My mother did what we do when we know, even in part, how to love. Whether tired or overwhelmed or afraid or actually dying, we mother. Sometimes our children, sometimes our friends or spouses or parents. Sometimes, maybe most vitally, ourselves.

Nurturing is elemental—we need it, we die without it or we don’t really live. We know this. Ancient texts extol maternal love because it is tender and fierce (the Hebrew mothers and their midwives sneaking life into an unsafe world, Gaia and Rhea defying their own husbands to free their children). Artists paint the sorrow-filled joy of a mother’s love, unable to prevent her children’s pain, but willing to bear it herself (Pieta by Michaelangelo). Poets craft endless phrases on the intentional, present, necessary care of a mother and burly men tattoo themselves with her name, get into physical fights over jokes on her honor.

It’s the reason that an actual mother who shirks her position is such a devastating tragedy. And that even still, her children love her, need her, will forgive a multitude just to be loved by her. It’s particular to her, no one else can take her place and also? it’s universal.

We mother and are mothered and it’s not exclusive to female parents. I know people who have never given birth or signed adoption papers, but mother when their friends are hurt or when someone makes them proud. I know men who have mothered when a moment calls for a soft nurturing. And I am learning how to mother myself: all the parts of me that need to be seen and held, need a glass of water and a gentle hand to stroke my hair and words of love to fall over what ails them.

My Mother’s Love

Everyone who knew my mom knew that love.
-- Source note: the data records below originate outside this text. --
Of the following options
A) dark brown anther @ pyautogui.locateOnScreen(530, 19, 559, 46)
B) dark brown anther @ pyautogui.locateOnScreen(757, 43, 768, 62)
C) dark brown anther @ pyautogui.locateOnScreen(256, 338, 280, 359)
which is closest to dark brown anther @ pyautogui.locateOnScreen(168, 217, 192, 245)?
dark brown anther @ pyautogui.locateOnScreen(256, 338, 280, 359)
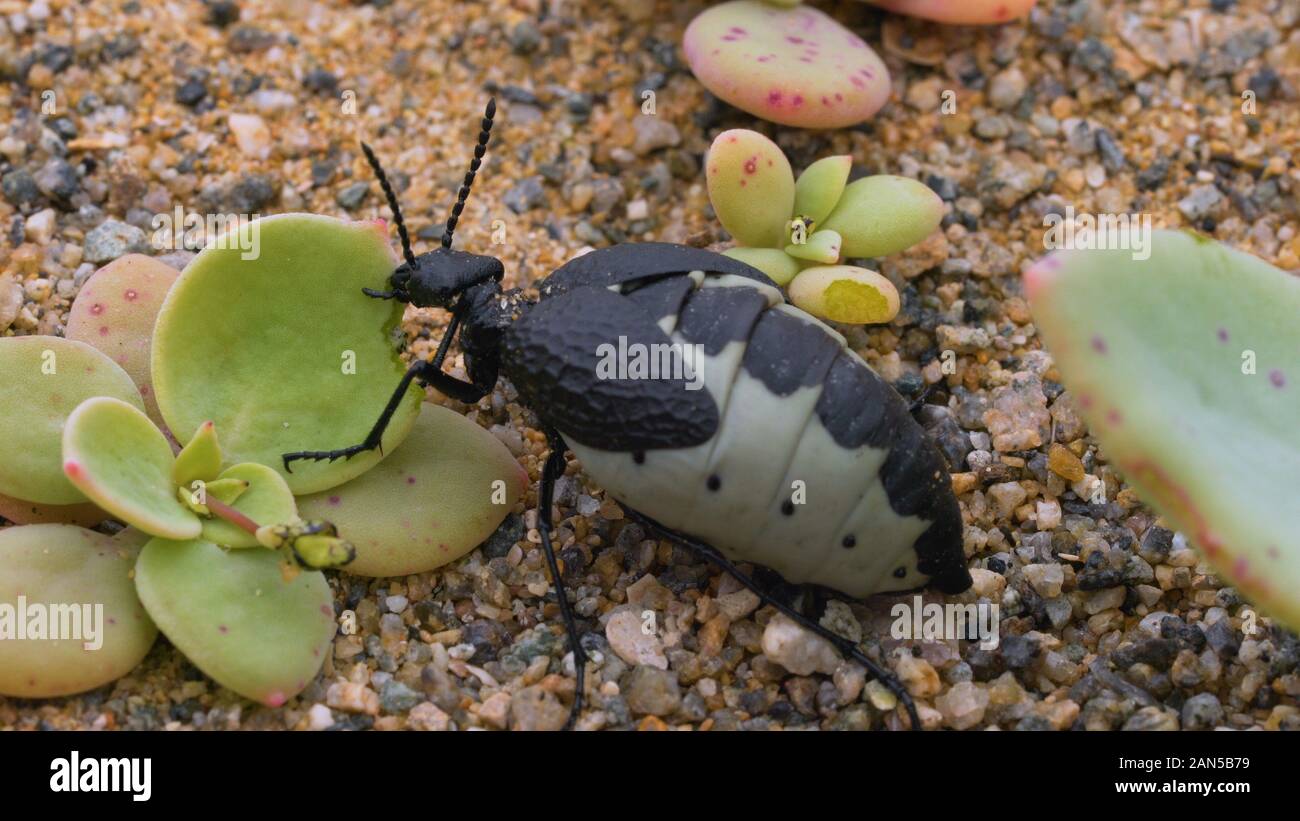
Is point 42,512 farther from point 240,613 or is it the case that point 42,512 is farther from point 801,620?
point 801,620

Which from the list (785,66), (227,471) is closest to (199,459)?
(227,471)

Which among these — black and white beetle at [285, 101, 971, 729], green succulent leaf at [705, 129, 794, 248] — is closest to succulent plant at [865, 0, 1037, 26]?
green succulent leaf at [705, 129, 794, 248]

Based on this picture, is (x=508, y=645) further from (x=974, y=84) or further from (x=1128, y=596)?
(x=974, y=84)

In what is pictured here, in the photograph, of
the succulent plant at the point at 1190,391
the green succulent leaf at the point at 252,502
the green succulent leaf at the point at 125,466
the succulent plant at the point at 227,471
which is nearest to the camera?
the succulent plant at the point at 1190,391

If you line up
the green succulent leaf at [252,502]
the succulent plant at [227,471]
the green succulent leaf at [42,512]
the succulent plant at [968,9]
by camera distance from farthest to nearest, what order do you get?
the succulent plant at [968,9]
the green succulent leaf at [42,512]
the green succulent leaf at [252,502]
the succulent plant at [227,471]

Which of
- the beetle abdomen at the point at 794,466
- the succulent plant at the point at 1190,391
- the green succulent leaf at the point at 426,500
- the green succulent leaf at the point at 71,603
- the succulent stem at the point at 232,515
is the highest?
the succulent plant at the point at 1190,391

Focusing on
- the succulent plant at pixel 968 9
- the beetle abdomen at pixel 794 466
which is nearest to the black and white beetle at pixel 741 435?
the beetle abdomen at pixel 794 466

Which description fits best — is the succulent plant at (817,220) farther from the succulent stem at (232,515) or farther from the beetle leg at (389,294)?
the succulent stem at (232,515)
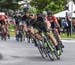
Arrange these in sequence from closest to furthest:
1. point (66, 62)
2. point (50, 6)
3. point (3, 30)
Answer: point (66, 62) < point (3, 30) < point (50, 6)

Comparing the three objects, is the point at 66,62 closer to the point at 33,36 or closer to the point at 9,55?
the point at 33,36

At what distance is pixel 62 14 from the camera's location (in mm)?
54062

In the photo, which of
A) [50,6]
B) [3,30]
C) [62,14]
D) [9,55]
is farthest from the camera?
[50,6]

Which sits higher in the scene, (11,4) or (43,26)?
(11,4)

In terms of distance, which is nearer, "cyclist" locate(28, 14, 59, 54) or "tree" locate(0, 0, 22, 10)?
"tree" locate(0, 0, 22, 10)

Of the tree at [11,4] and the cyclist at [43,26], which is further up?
the tree at [11,4]

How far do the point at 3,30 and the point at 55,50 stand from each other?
547 inches

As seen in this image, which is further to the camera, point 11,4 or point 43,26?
point 43,26

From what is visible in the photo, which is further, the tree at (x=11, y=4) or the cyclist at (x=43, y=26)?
the cyclist at (x=43, y=26)

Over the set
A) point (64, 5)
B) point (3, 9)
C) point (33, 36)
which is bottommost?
point (64, 5)

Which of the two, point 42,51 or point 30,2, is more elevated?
point 30,2

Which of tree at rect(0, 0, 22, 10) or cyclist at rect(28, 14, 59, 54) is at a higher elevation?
tree at rect(0, 0, 22, 10)

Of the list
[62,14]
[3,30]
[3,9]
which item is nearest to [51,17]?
[3,9]

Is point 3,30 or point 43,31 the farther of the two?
point 3,30
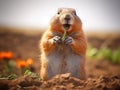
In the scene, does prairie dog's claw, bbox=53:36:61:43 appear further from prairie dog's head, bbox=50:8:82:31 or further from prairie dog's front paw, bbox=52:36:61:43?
prairie dog's head, bbox=50:8:82:31

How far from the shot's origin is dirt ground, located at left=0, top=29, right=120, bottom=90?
5.67m

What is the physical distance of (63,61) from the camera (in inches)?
272

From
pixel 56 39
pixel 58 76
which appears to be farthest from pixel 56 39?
pixel 58 76

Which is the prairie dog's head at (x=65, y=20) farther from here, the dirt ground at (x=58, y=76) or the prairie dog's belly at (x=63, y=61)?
the dirt ground at (x=58, y=76)

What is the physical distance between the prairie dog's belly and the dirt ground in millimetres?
506

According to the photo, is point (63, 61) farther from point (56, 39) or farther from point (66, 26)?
point (66, 26)

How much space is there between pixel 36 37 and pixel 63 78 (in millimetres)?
9270

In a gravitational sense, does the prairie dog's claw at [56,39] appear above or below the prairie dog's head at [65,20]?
below

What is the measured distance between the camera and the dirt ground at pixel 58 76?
567 centimetres

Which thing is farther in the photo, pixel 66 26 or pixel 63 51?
pixel 63 51

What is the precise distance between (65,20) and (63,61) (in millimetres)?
723

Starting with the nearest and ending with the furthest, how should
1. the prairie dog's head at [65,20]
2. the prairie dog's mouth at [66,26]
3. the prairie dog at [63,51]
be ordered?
the prairie dog's head at [65,20] < the prairie dog's mouth at [66,26] < the prairie dog at [63,51]

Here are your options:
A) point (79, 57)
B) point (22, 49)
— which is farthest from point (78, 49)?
point (22, 49)

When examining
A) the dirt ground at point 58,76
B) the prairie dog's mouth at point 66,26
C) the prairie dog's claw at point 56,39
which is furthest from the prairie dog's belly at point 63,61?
the dirt ground at point 58,76
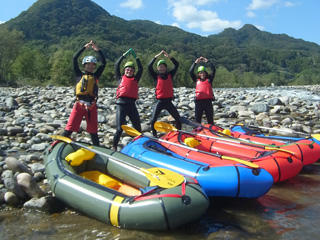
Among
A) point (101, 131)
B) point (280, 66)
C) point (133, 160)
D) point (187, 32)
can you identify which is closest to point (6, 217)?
point (133, 160)

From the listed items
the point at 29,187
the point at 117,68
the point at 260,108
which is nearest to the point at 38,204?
the point at 29,187

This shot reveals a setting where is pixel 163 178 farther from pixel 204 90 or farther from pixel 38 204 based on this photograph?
pixel 204 90

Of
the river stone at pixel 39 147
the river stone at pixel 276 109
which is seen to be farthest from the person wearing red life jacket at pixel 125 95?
the river stone at pixel 276 109

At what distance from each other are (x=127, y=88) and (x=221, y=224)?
325cm

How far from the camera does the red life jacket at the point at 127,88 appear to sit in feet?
19.2

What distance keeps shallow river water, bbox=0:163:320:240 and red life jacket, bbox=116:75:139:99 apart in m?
2.62

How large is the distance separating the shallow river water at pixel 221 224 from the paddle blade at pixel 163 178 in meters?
0.51

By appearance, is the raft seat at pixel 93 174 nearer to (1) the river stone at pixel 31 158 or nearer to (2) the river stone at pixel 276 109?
(1) the river stone at pixel 31 158

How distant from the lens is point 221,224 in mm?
3564

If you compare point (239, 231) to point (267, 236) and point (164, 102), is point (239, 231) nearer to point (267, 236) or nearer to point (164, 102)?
point (267, 236)

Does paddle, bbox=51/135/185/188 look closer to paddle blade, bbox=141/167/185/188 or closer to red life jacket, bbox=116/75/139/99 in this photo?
paddle blade, bbox=141/167/185/188

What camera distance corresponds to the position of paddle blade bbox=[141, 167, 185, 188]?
137 inches

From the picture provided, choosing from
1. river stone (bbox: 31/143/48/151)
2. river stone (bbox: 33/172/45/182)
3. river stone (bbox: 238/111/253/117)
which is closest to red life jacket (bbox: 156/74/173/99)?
river stone (bbox: 31/143/48/151)

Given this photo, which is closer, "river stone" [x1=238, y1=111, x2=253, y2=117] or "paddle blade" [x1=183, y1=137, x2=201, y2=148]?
"paddle blade" [x1=183, y1=137, x2=201, y2=148]
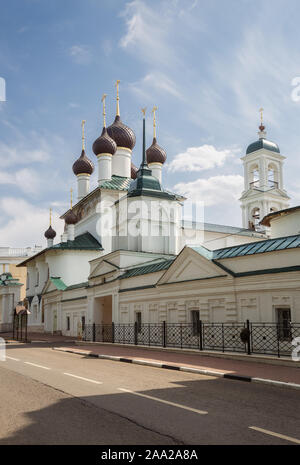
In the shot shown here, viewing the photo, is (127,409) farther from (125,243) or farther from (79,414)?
(125,243)

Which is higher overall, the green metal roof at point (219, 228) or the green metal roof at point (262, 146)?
the green metal roof at point (262, 146)

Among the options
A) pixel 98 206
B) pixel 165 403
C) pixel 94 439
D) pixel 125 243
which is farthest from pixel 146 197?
pixel 94 439

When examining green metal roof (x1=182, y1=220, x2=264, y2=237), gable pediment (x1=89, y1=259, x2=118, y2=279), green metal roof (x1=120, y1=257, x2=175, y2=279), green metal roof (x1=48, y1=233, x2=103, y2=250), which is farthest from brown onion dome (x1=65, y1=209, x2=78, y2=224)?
green metal roof (x1=120, y1=257, x2=175, y2=279)

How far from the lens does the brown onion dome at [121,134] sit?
142 ft

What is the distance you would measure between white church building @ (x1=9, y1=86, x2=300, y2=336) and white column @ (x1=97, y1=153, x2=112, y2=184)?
0.09 metres

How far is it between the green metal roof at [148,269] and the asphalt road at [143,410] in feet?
36.8

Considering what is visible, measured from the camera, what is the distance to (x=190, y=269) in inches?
775

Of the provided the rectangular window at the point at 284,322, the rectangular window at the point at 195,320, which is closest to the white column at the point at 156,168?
the rectangular window at the point at 195,320

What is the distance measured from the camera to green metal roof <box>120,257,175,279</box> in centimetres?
2245

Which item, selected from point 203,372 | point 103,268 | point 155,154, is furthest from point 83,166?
point 203,372

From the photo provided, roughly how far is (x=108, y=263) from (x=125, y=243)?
445 cm

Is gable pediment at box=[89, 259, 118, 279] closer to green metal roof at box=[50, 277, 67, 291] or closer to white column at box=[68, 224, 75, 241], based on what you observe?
green metal roof at box=[50, 277, 67, 291]

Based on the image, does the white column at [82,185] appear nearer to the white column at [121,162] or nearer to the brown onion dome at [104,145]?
the white column at [121,162]
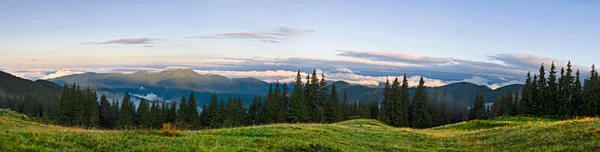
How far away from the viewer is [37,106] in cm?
15450

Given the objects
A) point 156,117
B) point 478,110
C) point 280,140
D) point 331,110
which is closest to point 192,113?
point 156,117

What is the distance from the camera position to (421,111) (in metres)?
105

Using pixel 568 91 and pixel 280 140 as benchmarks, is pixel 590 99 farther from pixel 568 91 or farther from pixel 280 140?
pixel 280 140

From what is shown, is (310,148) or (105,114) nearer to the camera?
(310,148)

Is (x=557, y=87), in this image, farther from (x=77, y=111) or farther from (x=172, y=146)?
(x=77, y=111)

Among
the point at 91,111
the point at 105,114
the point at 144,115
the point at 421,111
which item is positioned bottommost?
the point at 105,114

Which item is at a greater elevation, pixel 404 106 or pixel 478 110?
pixel 404 106

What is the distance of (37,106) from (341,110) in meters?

And I got to know her in her fullest expression of mothering. What a gift. There are two people on the planet who can claim that—who were the target of her devotion their entire lives and got to make her macaroni art, got to share her DNA.

Though I miss her desperately—more and more each day as I find new ways she is gone—I am comforted that when her body was failing and her mind was fading, when so much was being lost or forgotten, she never forgot how to love. That remained whole and healing and supremely her.

Her body is gone now and I don’t know what happens to our minds when we die, but that love? Well, a mother never forgets.


2 responses to “We Mother”

  1. Alisha Avatar
    Alisha

    Beautiful.

  2. oneblessedgirl27 Avatar

    You take my breath away. You are wonderful, and very, very much, still loved.